Dons R F, Doughty C C
Biochim Biophys Acta. 1976 Nov 8;452(1):1-12. doi: 10.1016/0005-2744(76)90053-x.
Aldose reductase activity (alditol: NADP+ 1-oxidoreductase, EC 1.1.1.21) from calf brain was separated into two protein fractions by DEAE chromatography. Further purifcation by molecular sieve chromotography and electrofocusing yielding two distinctive enzymes, which were designated AR I and AR II. AR I was purified 646-fold and found to have an isoelectric point of 6.18. AR I was most active as a monomer with a molecular weight of 29 000 and appeared to be in equilibrium with a less active dimer. AR II was purified 425-fold and found to have an isoelectric point of 4.88. The molecular weight of this enzyme was 30 000. Although both enzymes had specificity for aldoses as substrates, AR I had two to three times larger turnover numbers with aromatic aldehydes and hexonates than did AR II. AR I was activated by sulfhydryl compounds and exhibited biphasic double reciprocal plots. AR I was more sensitive to inhibition by high substrate and phenobarbital concentrations than was AR II. AR I and AR II did not have antigenic similarity as tested by Ouchterlony immunodiffusion and counter immunoelectrophoresis. An immunochemical cross-reaction was observed between AR II and lens aldose reductase.

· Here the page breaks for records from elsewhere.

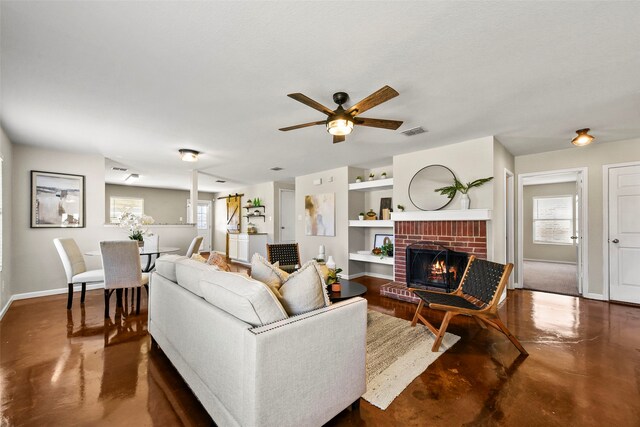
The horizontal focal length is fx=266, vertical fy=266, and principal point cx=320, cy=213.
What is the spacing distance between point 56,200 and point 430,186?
594cm

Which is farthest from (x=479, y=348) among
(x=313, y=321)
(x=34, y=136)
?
(x=34, y=136)

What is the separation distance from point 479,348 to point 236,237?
22.9 ft

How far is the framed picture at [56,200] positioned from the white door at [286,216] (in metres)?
4.26

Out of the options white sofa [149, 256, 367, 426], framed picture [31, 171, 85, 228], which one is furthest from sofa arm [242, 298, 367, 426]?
framed picture [31, 171, 85, 228]

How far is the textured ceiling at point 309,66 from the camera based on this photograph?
1493 mm

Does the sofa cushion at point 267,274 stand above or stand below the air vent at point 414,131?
below

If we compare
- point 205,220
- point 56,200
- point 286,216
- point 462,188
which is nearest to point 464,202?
point 462,188

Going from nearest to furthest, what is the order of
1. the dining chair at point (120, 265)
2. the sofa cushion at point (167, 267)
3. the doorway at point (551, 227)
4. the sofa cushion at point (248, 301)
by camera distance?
the sofa cushion at point (248, 301) < the sofa cushion at point (167, 267) < the dining chair at point (120, 265) < the doorway at point (551, 227)

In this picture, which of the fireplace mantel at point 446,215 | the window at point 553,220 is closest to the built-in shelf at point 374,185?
the fireplace mantel at point 446,215

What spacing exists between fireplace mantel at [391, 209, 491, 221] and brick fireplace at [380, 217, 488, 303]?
70 millimetres

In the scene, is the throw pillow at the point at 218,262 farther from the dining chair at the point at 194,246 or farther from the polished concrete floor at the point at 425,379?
the dining chair at the point at 194,246

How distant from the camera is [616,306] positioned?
366 cm

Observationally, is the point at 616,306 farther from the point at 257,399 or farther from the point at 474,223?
the point at 257,399

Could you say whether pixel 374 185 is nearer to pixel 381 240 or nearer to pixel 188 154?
pixel 381 240
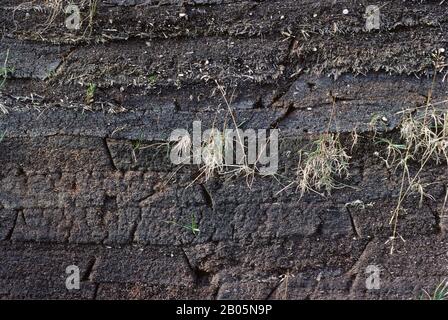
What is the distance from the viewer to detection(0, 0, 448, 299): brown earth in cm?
258

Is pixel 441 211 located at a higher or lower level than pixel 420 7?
lower

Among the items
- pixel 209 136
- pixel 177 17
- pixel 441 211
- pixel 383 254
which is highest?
pixel 177 17

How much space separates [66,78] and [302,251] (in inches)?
48.6

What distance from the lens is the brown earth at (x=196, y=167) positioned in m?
2.58

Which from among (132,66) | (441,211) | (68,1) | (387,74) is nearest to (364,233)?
(441,211)

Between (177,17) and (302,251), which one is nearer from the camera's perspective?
(302,251)

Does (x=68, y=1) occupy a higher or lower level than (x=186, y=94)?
higher

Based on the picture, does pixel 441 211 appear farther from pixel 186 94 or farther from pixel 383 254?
pixel 186 94

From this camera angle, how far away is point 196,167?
8.83ft

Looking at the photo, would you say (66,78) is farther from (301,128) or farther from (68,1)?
(301,128)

通过DEAE柱色谱法,从小牛脑中分离出醛糖还原酶活性(醛糖醇:NADP + 1-氧化还原酶,EC 1.1.1.21),得到两个蛋白质组分。通过分子筛色谱法和等电聚焦进一步纯化,得到两种不同的酶,分别命名为AR I和AR II。AR I纯化了646倍,其等电点为6.18。AR I作为单体时活性最高,分子量为29000,并且似乎与活性较低的二聚体处于平衡状态。AR II纯化了425倍,其等电点为4.88,该酶的分子量为30000。虽然两种酶都对醛糖具有底物特异性,但AR I对芳香醛和己糖醛酸的转换数比AR II大两到三倍。AR I被巯基化合物激活,并呈现双相双倒数图。与AR II相比,AR I对高底物浓度和苯巴比妥浓度的抑制更敏感。通过双向免疫扩散和对流免疫电泳检测,AR I和AR II没有抗原相似性。在AR II和晶状体醛糖还原酶之间观察到免疫化学交叉反应。